> [GOAL 1] In the forum thread about the Code Monkey Island board game, what does the commenter say the game teaches kids?
> [GOAL 2] Extend the forum thread about the Code Monkey Island board game past its final sentence.

> [SELECTED PASSAGE]
Code Monkey Island – board game to teach kids programming - troyastorino
https://www.kickstarter.com/projects/rajsidhu/code-monkey-island-making-programming-childs-play

======
quotient
I think "board game to teach kids programming" is a misdescription. This is a
board game that teaches kids to think like programmers --- it teaches
elementary logic skills and makes them familiar with programming concepts. It
doesn't teach them anything about actual programming, though it makes them
better potential programmers. I think this game is worthwhile as a general
learning exercise, i.e. to develop structured thinking, but with regard to
programming, it is a misdirection of efforts.

To elaborate: there's a certain magic moment when you write your first
program. You realize that you can make the computer _do things_. First, you
just have it print a test message. _WOW_. Then you have it add two numbers. It
works, and you feel a surge of emotion: with this tool, _anything_ is
possible. It's an incredibly powerful and liberating feeling. It is very
persuasive, and often gives rise to an immediate fascination.

> [STORED RECORDS]
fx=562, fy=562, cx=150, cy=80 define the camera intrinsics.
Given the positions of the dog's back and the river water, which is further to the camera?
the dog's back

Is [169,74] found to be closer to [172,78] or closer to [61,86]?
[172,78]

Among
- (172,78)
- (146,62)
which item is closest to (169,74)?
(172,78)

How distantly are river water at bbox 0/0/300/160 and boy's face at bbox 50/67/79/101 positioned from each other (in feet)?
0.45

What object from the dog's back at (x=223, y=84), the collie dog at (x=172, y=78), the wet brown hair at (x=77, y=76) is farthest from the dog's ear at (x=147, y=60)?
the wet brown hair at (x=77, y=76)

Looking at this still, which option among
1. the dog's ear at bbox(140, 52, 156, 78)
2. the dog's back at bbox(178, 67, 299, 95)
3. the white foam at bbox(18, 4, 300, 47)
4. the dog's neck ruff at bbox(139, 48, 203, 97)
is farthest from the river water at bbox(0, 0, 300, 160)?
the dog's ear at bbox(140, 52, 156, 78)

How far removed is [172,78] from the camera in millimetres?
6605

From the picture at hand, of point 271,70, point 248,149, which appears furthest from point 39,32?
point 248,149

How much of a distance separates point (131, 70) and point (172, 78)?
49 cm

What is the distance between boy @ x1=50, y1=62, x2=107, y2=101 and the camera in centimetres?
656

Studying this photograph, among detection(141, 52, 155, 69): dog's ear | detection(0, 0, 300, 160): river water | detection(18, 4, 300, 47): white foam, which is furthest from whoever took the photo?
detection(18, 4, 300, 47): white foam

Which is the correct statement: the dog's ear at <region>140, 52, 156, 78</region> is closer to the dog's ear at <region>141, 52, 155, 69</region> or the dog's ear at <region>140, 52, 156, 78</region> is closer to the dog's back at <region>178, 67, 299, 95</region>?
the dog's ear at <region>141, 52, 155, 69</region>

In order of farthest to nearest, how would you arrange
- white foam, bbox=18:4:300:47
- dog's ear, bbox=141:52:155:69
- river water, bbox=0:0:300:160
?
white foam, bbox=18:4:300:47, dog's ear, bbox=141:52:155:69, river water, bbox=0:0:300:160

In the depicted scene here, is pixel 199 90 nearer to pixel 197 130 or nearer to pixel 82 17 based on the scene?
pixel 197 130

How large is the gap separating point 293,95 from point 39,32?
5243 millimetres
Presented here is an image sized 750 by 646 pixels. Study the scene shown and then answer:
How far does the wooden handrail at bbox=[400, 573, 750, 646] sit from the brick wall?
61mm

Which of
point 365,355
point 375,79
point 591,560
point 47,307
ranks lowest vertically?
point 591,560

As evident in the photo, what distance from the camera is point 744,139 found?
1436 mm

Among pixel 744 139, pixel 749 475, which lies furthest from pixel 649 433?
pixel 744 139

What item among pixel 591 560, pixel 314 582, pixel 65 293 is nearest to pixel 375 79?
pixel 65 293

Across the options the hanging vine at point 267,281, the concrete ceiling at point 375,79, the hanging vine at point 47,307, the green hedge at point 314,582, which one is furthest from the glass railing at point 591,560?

...

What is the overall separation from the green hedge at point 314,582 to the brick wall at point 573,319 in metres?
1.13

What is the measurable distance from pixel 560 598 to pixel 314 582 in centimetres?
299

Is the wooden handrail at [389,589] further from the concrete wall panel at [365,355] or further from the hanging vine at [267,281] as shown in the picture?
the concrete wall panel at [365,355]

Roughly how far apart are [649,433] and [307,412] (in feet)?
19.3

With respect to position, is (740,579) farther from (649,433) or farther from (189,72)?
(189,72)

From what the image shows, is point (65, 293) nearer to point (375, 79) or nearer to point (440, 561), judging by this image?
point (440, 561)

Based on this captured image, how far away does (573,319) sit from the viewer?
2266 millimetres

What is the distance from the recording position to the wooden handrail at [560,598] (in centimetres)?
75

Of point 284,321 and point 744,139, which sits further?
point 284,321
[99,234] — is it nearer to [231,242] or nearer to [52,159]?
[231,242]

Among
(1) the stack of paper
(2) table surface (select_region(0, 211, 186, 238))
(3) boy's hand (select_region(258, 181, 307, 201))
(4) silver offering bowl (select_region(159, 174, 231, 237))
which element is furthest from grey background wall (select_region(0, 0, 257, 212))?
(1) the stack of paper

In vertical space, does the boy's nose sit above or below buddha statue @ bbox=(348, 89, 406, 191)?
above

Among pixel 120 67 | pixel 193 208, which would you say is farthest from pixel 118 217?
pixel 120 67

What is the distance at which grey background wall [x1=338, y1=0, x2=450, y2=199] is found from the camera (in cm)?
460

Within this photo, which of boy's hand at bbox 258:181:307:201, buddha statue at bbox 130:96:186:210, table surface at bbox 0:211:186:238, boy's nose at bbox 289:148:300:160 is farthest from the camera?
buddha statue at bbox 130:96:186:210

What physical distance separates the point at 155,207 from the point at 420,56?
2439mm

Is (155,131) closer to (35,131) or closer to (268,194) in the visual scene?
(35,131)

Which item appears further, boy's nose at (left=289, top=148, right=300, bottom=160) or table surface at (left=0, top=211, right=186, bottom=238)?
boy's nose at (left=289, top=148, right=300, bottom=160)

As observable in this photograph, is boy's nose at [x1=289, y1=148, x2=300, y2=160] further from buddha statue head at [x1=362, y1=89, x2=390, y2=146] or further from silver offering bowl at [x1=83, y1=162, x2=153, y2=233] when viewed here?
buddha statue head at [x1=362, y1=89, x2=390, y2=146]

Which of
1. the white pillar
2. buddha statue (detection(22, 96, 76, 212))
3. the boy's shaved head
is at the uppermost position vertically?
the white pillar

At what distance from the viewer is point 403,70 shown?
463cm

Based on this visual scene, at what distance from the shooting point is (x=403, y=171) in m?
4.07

...

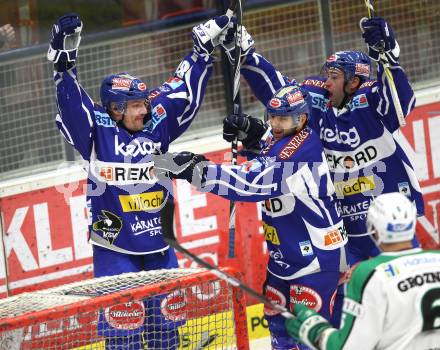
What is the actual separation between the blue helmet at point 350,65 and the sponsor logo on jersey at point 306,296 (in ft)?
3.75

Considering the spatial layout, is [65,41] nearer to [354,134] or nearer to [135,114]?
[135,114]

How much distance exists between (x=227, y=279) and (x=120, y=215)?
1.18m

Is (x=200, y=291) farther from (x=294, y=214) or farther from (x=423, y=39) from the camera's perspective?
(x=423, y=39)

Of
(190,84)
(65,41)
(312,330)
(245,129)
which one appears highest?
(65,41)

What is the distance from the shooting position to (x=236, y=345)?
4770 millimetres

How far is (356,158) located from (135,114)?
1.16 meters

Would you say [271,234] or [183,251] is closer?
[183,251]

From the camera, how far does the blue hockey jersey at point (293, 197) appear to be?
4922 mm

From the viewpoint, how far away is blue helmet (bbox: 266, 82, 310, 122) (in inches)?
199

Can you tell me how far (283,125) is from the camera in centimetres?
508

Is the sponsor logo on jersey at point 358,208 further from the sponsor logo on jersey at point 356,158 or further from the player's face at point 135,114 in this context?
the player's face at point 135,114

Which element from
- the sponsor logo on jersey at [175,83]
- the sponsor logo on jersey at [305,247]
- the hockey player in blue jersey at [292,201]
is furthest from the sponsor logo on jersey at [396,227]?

> [EXERCISE OUTPUT 1] Elementary logic skills and familiarity with programming concepts.

> [EXERCISE OUTPUT 2]
The way to "teach kids programming" is to give them that experience, to let
them feel that Eureka!-moment. Teaching kids about logical statements, loops,
etc. is neat stuff, and will certainly make them into better thinkers, but _it
does not make them (significantly) likelier to open up a REPL and type in
"print 'Hello World'"._

And that is the critical point: if a parent wants their child to pick up
programming, they'll have to get them to actually program. Playing games about
conditional statements and basic logic is only very tangentially related to
getting children to write and run code. (The same complaint goes for other
products in this space: picture-books, games, etc. to bring children closer to
programming have been released in great number recently.)

Perhaps there is some sort of general fear that actually opening up a
terminal, notepad, etc. is somehow an intrinsically difficult task (likely
because most parents have no idea how it works, either), so parents try to
edge closer to programming with these educational toys, but the problem is
that "learning to code" is not something that can be done by gradual
immersion. A child can learn to swim by dipping their toes into the water and
then slowly wading into the pool while moving their arms --- a couple hours of
this, and they'll learn to swim. However, with coding, the process is not as
gradual: at some point, the child has to open up an editor and start typing.
An effective educational tool that "teaches kids programming" really must do
only one thing: help them make this step.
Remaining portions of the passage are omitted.